St Paul’s Anglican cathedral restoration cost doubles to over €7 million

Pro-cathedral and undercroft have potential to become social hub, Martin Scicluna said

The estimated cost of restoring St Paul's Anglican Pro-Cathedral has shot up to €7 million
The estimated cost of restoring St Paul's Anglican Pro-Cathedral has shot up to €7 million

The estimated cost of saving and restoring St Paul’s Anglican Pro-Cathedral in Valletta has shot up to over €7 million, double what had originally been estimated 14 months ago.

Save Valletta Skyline co-chair Martin Scicluna said one of the main reasons behind this was that over the last two years or so, the construction boom has added a huge cost-push factor, which meant that the tenders for the restoration had to reflect the reality of the new market.
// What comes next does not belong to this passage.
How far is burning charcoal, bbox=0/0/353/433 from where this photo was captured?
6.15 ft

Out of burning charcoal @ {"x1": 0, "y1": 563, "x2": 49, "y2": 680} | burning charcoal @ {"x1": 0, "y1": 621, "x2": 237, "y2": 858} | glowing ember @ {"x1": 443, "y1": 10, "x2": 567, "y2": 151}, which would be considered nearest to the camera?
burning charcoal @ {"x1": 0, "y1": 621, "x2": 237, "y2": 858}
Another factor which pushed the price up is that when the original costs were estimated, detailed technical information about the state of the pro-cathedral building, and its tower and spire, had not yet been obtained.

The cost premium which has to be paid for any restoration work in Valletta was another reason the estimates had risen so sharply, Scicluna said.

The response for fund-raising had been very positive, he noted, with €1 million having been collected from several individuals. Around €1.2 million had also been obtained by way of European Union funding, bringing the total raised so far to €2.2 million.

Scicluna said that Save Valletta Skyline had held lengthy discussions with the government about securing another €5 million in funds from the EU, however these had not yet been concluded.

“We will keep going until we get the funds,” he underscored, “We can’t give up at this stage.”

The objective of the project is to preserve and restore the pro-cathedral, and stimulate social regeneration in the area, Scicluna said, highlighting however that the regeneration initiative would not only look to save the building itself, but also to transform the area into a vibrant community centre and tourist attraction.

Over time, the building's structure has decayed
Over time, the building's structure has decayed

“We want to maximise the potential of under-exploited cultural assets in the building,” he said, “The pro-cathedral and its undercroft can become a social hub for the community - a venue for musical concerts, meetings and exhibitions, lectures and seminars…”

Scicluna emphasised that the project would be undertaken in such as way as to minimise the inconvenience caused to those who live in the area, in application of the project team's "good neighbour" policy.

Tower was hit by shell in World War II

Photos of the pro-cathedral taken in 1943 show damage the building sustained in the war (Source: Australian War Memorial)
Photos of the pro-cathedral taken in 1943 show damage the building sustained in the war (Source: Australian War Memorial)

Research carried out by Architecture Project, the team charged with the restoration, discovered that the pro-cathedral had been hit by a bomb or shell in 1942 during World War II - an event for which no records have been found - which had affected the building’s structural integrity.

It was also uncovered that the tower and spire - which, at 67 metres high, it the tallest in Valletta - was constructed with metal elements within it, which have over time eroded and expanded, causing further structural decay.

The decay is capable of causing further significant damage to the building, the architects found, which could render the pro-cathedral and tower unsafe, making the project necessary not only from a cultural point of view, but also in the interest of safety.

"The overriding major challenge of the restoration concerns the 67m high tower and spire, the metal elements within which have been eroded," Scicluna said.

"The second challenge is dealing with the roof ceiling, which had been replaced at the turn of the millenium with a polystyrene structure. We need to change this to bring it closer to its original historical state, aiming to re-establish the visual effects of the original timbre soffit," he said.

In terms of a schedule, the architects working on the project have estimated that work on the tower should be completed by the end of 2019, while that on the pro-cathedral's roof should be finished by mid-2020. Internal church works should conclude around the end of 2020, and works on the building’s exterior by the end of 2021.

Work on the internal tower scaffolding should start in the next few months, Scicluna said.